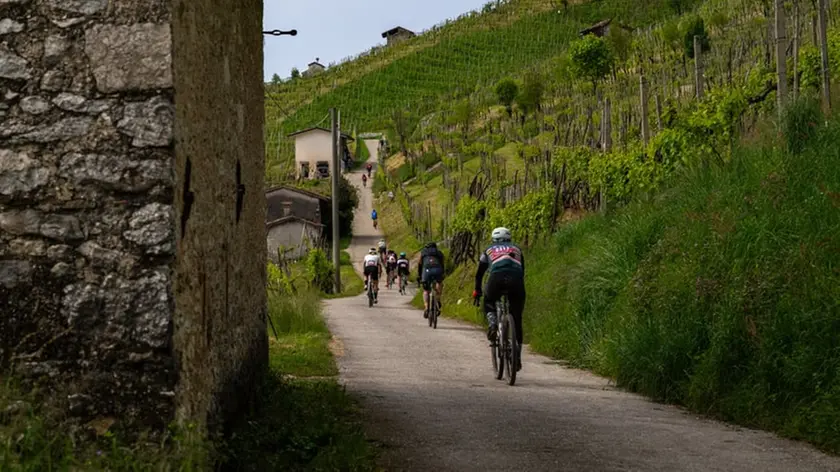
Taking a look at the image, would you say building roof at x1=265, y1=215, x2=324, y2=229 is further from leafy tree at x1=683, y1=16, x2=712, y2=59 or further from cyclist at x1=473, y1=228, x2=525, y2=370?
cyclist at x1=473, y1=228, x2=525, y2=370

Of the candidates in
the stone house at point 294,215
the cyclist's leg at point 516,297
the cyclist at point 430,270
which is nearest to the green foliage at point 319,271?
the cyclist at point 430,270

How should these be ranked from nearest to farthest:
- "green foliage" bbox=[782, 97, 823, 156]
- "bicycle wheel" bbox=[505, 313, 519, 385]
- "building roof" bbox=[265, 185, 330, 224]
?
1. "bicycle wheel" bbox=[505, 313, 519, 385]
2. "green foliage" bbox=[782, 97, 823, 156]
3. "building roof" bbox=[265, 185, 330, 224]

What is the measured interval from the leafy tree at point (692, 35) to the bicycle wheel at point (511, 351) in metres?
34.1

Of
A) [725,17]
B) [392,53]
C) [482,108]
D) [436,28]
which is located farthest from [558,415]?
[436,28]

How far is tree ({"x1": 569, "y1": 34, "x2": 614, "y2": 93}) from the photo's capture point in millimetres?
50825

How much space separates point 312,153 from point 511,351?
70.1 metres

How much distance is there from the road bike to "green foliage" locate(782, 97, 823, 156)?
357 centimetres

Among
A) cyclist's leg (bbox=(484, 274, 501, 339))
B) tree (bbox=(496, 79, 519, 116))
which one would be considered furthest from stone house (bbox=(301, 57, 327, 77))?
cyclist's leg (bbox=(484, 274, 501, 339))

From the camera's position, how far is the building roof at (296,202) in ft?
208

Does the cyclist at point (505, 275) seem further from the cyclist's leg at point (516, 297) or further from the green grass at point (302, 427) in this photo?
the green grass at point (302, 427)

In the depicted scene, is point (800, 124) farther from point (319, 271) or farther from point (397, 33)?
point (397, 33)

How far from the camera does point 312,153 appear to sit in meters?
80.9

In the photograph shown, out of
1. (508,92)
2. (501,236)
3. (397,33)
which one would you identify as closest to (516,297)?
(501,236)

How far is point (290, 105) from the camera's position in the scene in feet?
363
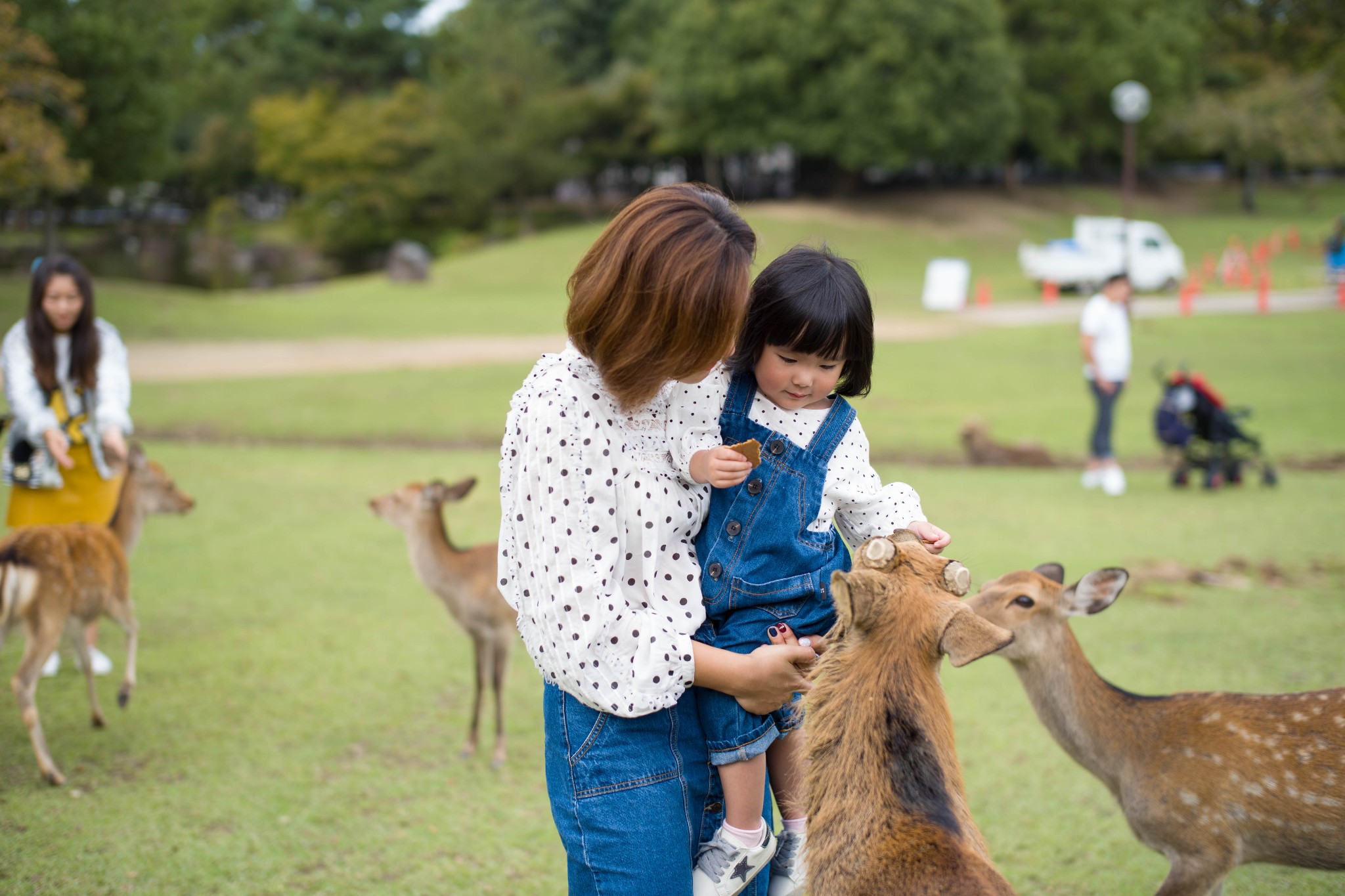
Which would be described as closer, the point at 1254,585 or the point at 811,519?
=-=-=
Rewrite all the items above, replacing "stone house" with "stone building" and keeping everything else the same, and leave out the pictures.

Taking a look at the image, would you say building roof at x1=265, y1=215, x2=324, y2=229 is further from leafy tree at x1=683, y1=16, x2=712, y2=59 or further from cyclist at x1=473, y1=228, x2=525, y2=370?
cyclist at x1=473, y1=228, x2=525, y2=370

Of the candidates in
the stone building at point 294,215
the cyclist's leg at point 516,297
the cyclist at point 430,270
which is nearest to the green foliage at point 319,271?
the cyclist at point 430,270

How should these be ranked from nearest to farthest:
- "green foliage" bbox=[782, 97, 823, 156]
- "bicycle wheel" bbox=[505, 313, 519, 385]
- "building roof" bbox=[265, 185, 330, 224]
?
1. "bicycle wheel" bbox=[505, 313, 519, 385]
2. "green foliage" bbox=[782, 97, 823, 156]
3. "building roof" bbox=[265, 185, 330, 224]

What is the measured interval from the leafy tree at point (692, 35) to the bicycle wheel at point (511, 351) in metres?
34.1

Of
A) [725,17]
B) [392,53]
C) [482,108]
D) [436,28]
which is located farthest from [558,415]?
[436,28]

How far is tree ({"x1": 569, "y1": 34, "x2": 614, "y2": 93}) from the photo's capture point in millimetres?
50825

How much space separates point 312,153 from point 511,351?
70.1 metres

How much distance is there from the road bike to "green foliage" locate(782, 97, 823, 156)?
357 centimetres

Among
A) cyclist's leg (bbox=(484, 274, 501, 339))
B) tree (bbox=(496, 79, 519, 116))
which one would be considered furthest from stone building (bbox=(301, 57, 327, 77))?
cyclist's leg (bbox=(484, 274, 501, 339))

From the camera's position, how far is the building roof at (296,202) in ft?
208

Does the cyclist at point (505, 275) seem further from the cyclist's leg at point (516, 297) or further from the green grass at point (302, 427) in this photo?
the green grass at point (302, 427)

In the depicted scene, is point (800, 124) farther from point (319, 271) or farther from point (397, 33)?
point (397, 33)

How far from the camera does point 312,153 appear to sit in meters?
80.9

In the photograph shown, out of
1. (508,92)
2. (501,236)
3. (397,33)
which one would you identify as closest to (516,297)?
(501,236)

How far is point (290, 105) from the camera's position in the scene in feet?
363
Which would be described as closer, the point at 1254,585 or the point at 811,519?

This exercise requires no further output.